Tarefa proposta: Reproduza sem alterações todas as linhas dos registros abaixo, deixando as imagens de fora da resposta.

Material do exercício:
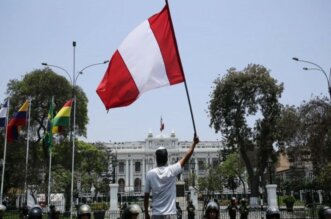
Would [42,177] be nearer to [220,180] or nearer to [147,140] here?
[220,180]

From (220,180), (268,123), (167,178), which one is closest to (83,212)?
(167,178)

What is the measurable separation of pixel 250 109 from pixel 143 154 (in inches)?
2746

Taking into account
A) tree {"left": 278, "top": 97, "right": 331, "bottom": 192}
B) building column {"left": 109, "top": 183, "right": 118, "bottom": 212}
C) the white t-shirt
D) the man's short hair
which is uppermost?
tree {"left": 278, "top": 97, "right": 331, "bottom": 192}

Resultado correto:
Would [42,177] be nearer to [220,180] or nearer to [147,140] here?
[220,180]

From (220,180), (268,123), (167,178), which one is closest to (83,212)?
(167,178)

What is the measurable separation of pixel 250 109 from pixel 143 154 (in inches)?
2746

Taking into account
A) tree {"left": 278, "top": 97, "right": 331, "bottom": 192}
B) building column {"left": 109, "top": 183, "right": 118, "bottom": 212}
C) the white t-shirt
D) the man's short hair
which is uppermost?
tree {"left": 278, "top": 97, "right": 331, "bottom": 192}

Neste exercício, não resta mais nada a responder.